Instantly she was changed into the Fairy who had appeared to his mother and himself as they had sat at supper the night before, and she smiled graciously at the generous lad, and held out a little wand to him.
"Though thou knowest it not, thy mother's blessing and thy kindness to an old and poor woman hath gained thee many blessings, brave boy," he said. "Keep that as thy reward; thou wilt need it ere thy errand be done." Then, bidding him sit down on the grass beside her, she told him all the dangers that he would meet on his travels, and the way in which he could overcome them, and then, in a moment, before he could thank her, she vanished out of his sight.
But with the little wand, and all the instructions that she had given him, he felt that he could face fearlessly any danger that he might be called on to meet, so he rose from the grass and went his way, full of a cheerful courage.
After he had walked for many miles further, he came, as each of his friends had done, to the old shepherd herding his sheep. And, like them, he asked to whom the sheep belonged. And this time the old man answered:
"The Red-Etin of Ireland Ance lived in Ballygan, And stole King Malcolm's daughter, The King of fair Scotland. He beats her, he binds her, He lays her on a band, And every day he dings her With a bright silver wand. Like Julian the Roman, He's one that fears no man.

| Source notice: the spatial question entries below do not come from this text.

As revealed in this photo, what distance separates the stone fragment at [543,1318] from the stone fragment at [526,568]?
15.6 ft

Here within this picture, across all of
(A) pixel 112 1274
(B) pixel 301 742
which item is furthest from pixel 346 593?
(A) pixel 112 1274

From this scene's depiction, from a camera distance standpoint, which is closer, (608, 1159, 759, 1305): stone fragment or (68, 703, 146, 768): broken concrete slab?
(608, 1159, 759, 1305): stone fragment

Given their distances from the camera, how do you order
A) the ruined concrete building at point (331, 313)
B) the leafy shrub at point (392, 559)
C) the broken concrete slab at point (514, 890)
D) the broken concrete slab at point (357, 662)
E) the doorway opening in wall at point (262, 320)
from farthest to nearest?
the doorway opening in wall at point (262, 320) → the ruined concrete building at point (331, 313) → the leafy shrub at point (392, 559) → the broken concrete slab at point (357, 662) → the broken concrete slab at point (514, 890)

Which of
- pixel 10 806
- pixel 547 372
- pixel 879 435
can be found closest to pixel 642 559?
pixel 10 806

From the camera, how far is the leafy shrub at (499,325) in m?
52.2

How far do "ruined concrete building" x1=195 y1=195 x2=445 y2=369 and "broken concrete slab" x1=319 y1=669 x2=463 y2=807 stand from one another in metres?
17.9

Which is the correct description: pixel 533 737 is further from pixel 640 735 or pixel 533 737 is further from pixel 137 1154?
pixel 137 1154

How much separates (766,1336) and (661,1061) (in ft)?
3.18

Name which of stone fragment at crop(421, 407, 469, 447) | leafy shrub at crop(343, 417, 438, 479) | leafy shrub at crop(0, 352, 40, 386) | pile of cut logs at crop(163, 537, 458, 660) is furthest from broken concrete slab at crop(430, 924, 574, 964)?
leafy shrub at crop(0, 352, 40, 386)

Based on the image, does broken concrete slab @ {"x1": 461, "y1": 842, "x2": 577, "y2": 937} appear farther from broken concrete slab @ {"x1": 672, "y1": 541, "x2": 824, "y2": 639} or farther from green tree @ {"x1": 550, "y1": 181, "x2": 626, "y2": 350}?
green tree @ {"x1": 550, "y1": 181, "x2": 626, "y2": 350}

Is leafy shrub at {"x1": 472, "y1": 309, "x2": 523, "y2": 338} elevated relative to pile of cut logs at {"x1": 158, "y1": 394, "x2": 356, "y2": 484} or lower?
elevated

"But now I fear his end is near, And destiny at hand; And you're to be, I plainly see, The heir of all his land."
Then the young man went on, and he came to the swineherd, and to the goatherd; and each of them in turn repeated the same words to him.
And, when he came to where the droves of monstrous beasts were, he was not afraid of them, and when one came running up to him with its mouth wide open to devour him, he just struck it with his wand, and it dropped down dead at his feet.
At last he arrived at the Red-Etin's Castle, and he knocked boldly at the door. The old woman answered his knock, and, when he had told her his errand, warned him gravely not to enter.
"Thy two friends came here before thee," she said, "and they are now turned into two pillars of stone; what advantage is it to thee to lose thy life also?"
But the young man only laughed. "I have knowledge of an art of which they knew nothing," he said. "And methinks I can fight the Red-Etin with his own weapons."
So, much against her will, the old woman let him in, and hid him where she had hid his friends.
It was not long before the Monster arrived, and, as on former occasions, he came into the kitchen in a furious rage, crying:
"Seek but, and seek ben, I smell the smell of an earthly man! Be he living, or be he dead, His heart this night I shall eat with my bread."
Then he peered into the young man's hiding-place, and called to him to come out. And after he had come out, he put to him the three questions, never dreaming that he could answer them; but the Fairy had told the youth what to say, and he gave the answers as pat as any book.
Then the Red-Etin's heart sank within him for fear, for he knew that someone had betrayed him, and that his power was gone.